Task statement ▸
Render every line of the records below as a Markdown table with the columns "No." and "Line," numbering the rows in order and skipping blank lines. Leave the pictures out of the answer.

Web image data with captions ▸
################
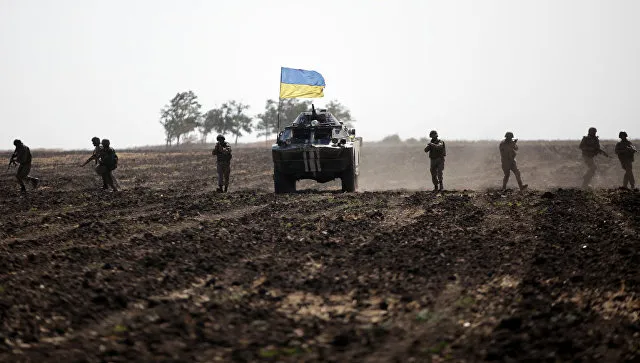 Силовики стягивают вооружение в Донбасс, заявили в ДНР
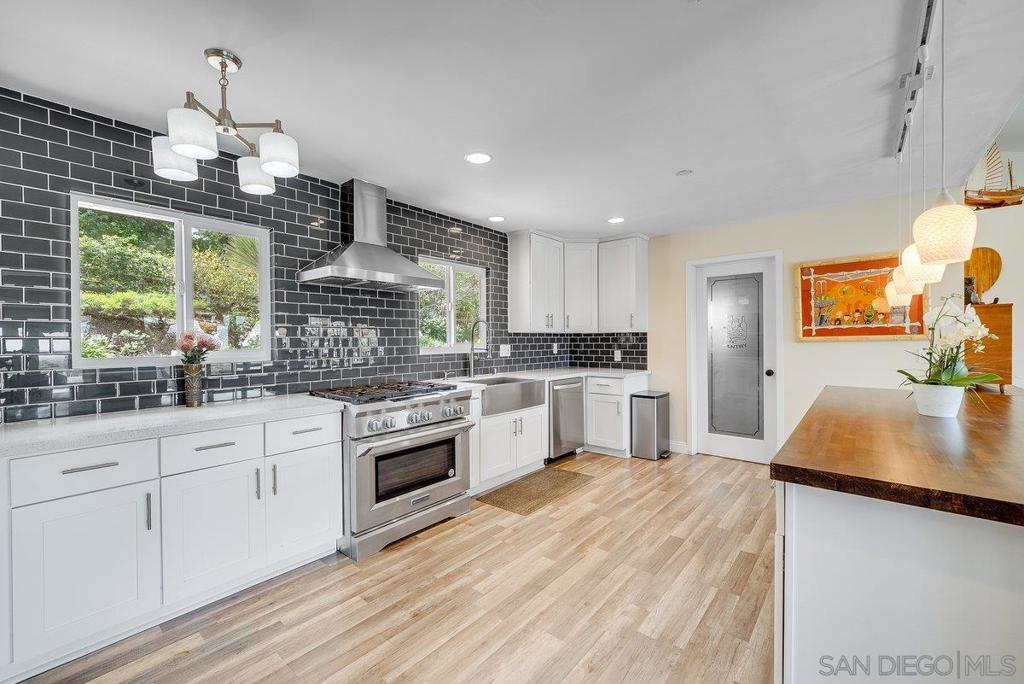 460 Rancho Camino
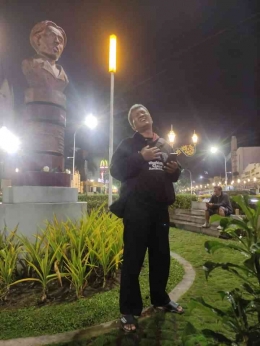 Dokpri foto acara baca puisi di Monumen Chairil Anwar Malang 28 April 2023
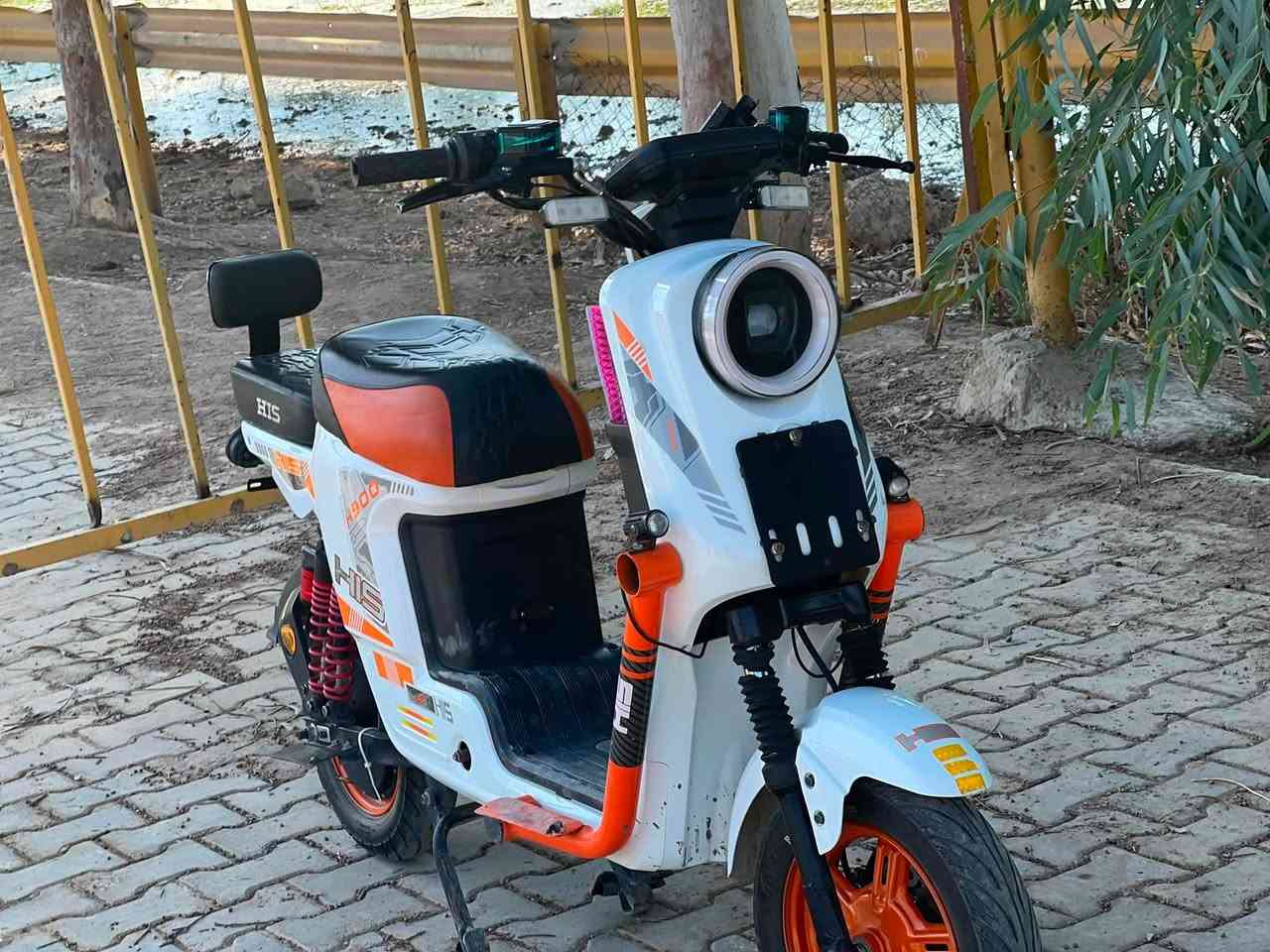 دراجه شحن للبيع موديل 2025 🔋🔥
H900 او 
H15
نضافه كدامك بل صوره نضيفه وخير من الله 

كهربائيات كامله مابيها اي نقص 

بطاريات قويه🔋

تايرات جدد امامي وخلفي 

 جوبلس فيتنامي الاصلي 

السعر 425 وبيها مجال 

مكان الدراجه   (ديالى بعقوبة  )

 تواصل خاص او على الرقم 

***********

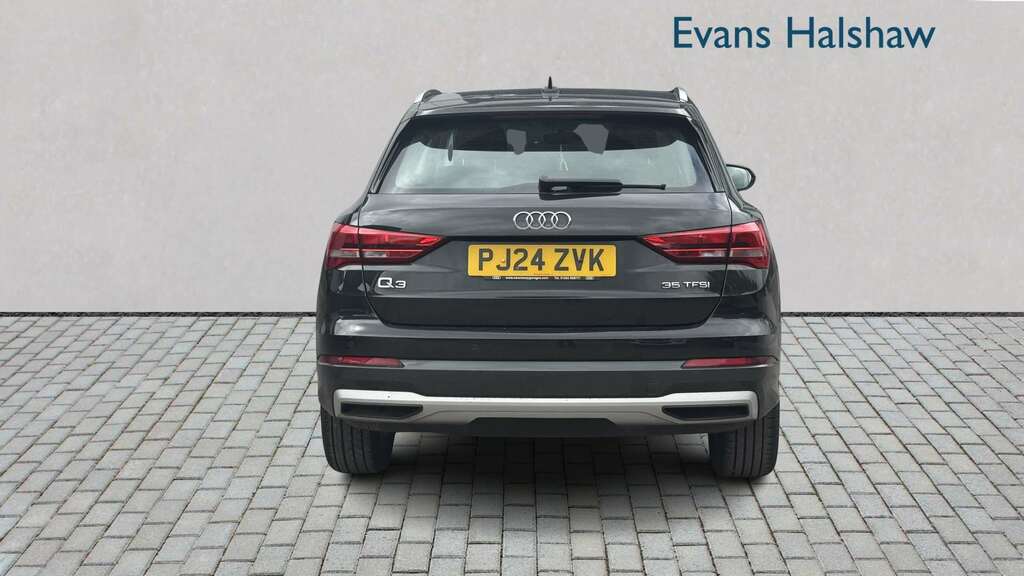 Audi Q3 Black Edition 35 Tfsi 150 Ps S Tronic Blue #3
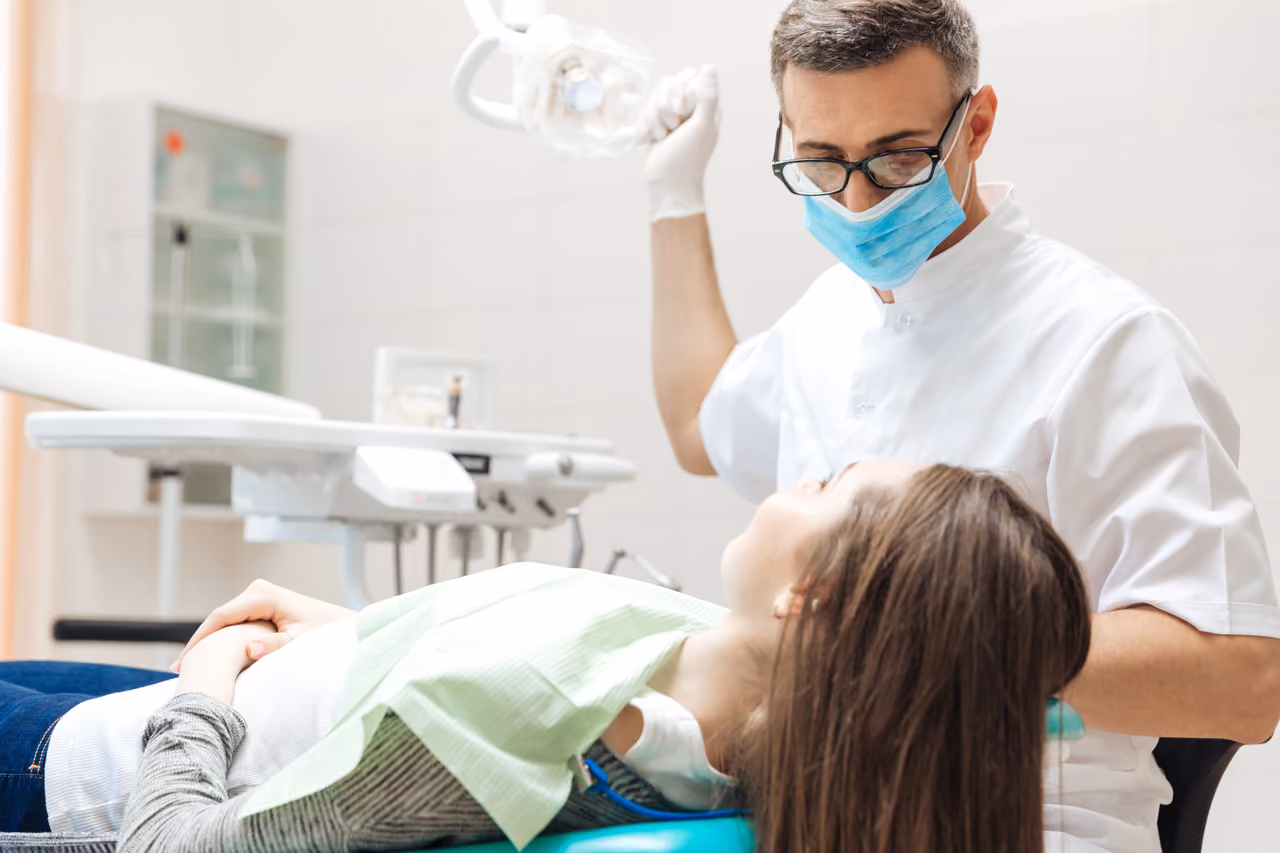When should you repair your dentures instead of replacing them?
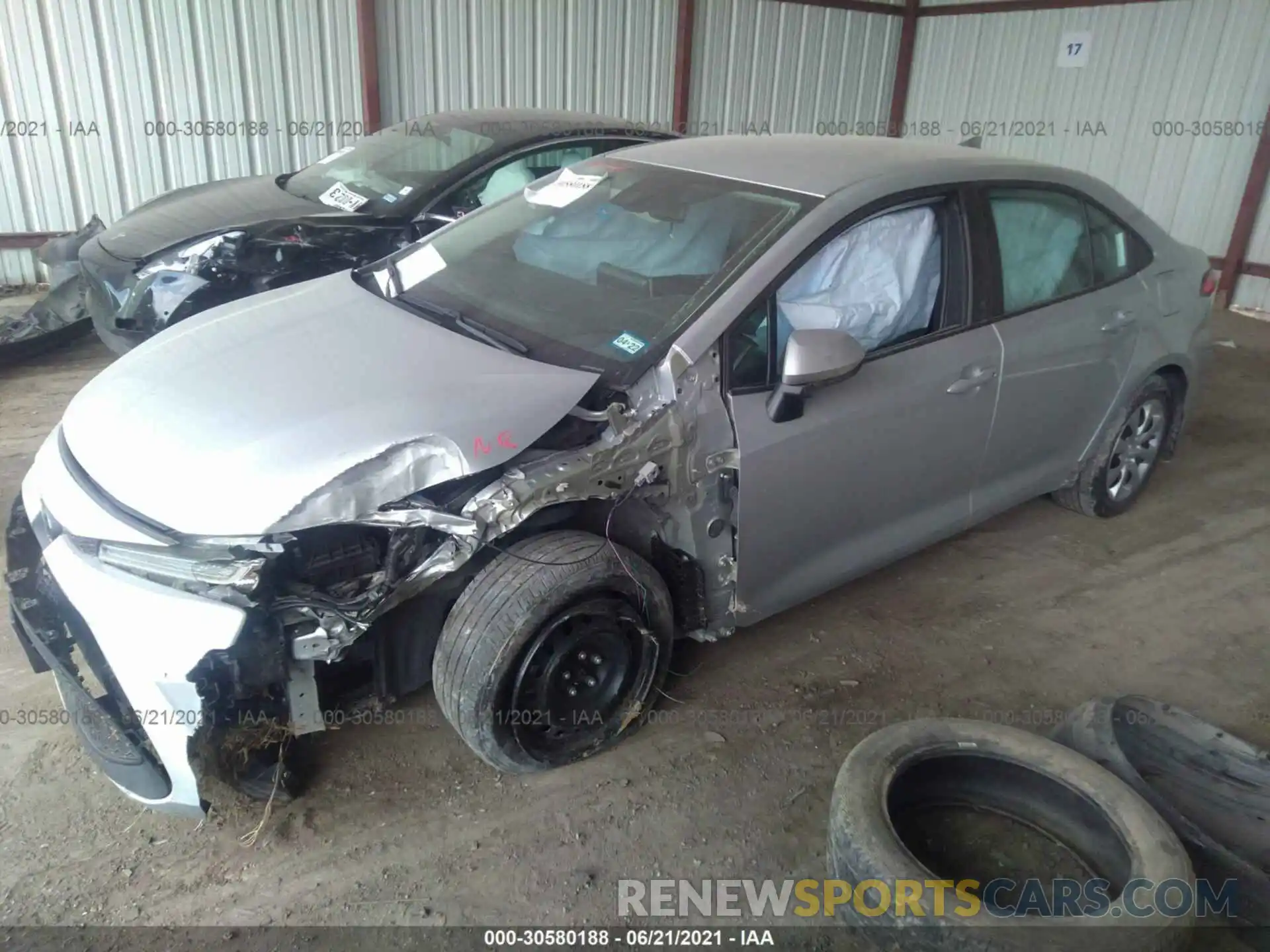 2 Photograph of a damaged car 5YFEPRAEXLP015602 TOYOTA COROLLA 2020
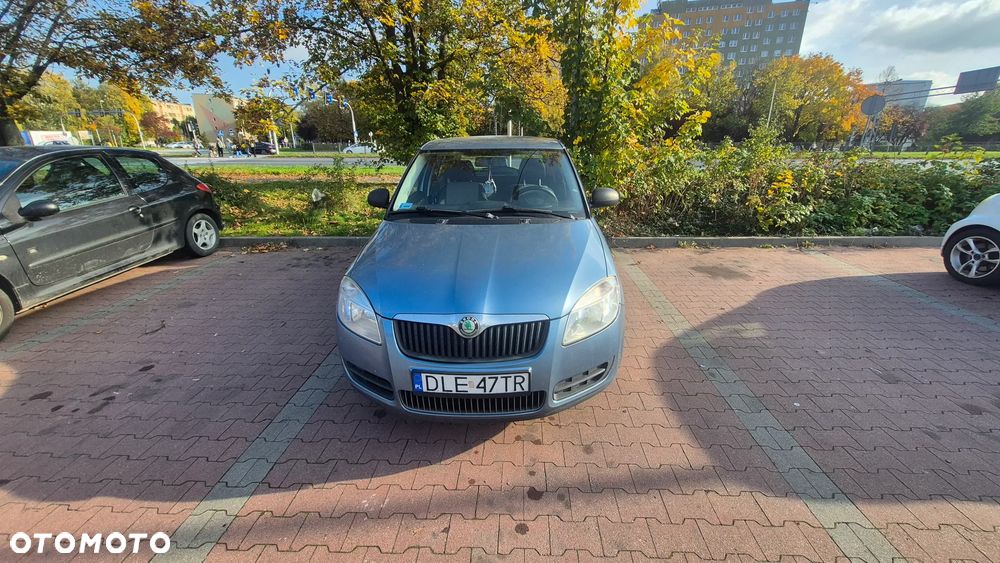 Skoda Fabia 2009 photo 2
################
Exercise solution ▸
| No. | Line |
|---|---|
| 1 |  Силовики стягивают вооружение в Донбасс, заявили в ДНР |
| 2 |  460 Rancho Camino |
| 3 |  Dokpri foto acara baca puisi di Monumen Chairil Anwar Malang 28 April 2023 |
| 4 |  دراجه شحن للبيع موديل 2025 🔋🔥 |
| 5 | H900 او  |
| 6 | H15 |
| 7 | نضافه كدامك بل صوره نضيفه وخير من الله  |
| 8 | كهربائيات كامله مابيها اي نقص  |
| 9 | بطاريات قويه🔋 |
| 10 | تايرات جدد امامي وخلفي  |
| 11 |  جوبلس فيتنامي الاصلي  |
| 12 | السعر 425 وبيها مجال  |
| 13 | مكان الدراجه   (ديالى بعقوبة  ) |
| 14 |  تواصل خاص او على الرقم  |
| 15 | *********** |
| 16 |  Audi Q3 Black Edition 35 Tfsi 150 Ps S Tronic Blue #3 |
| 17 | When should you repair your dentures instead of replacing them? |
| 18 |  2 Photograph of a damaged car 5YFEPRAEXLP015602 TOYOTA COROLLA 2020 |
| 19 |  Skoda Fabia 2009 photo 2 |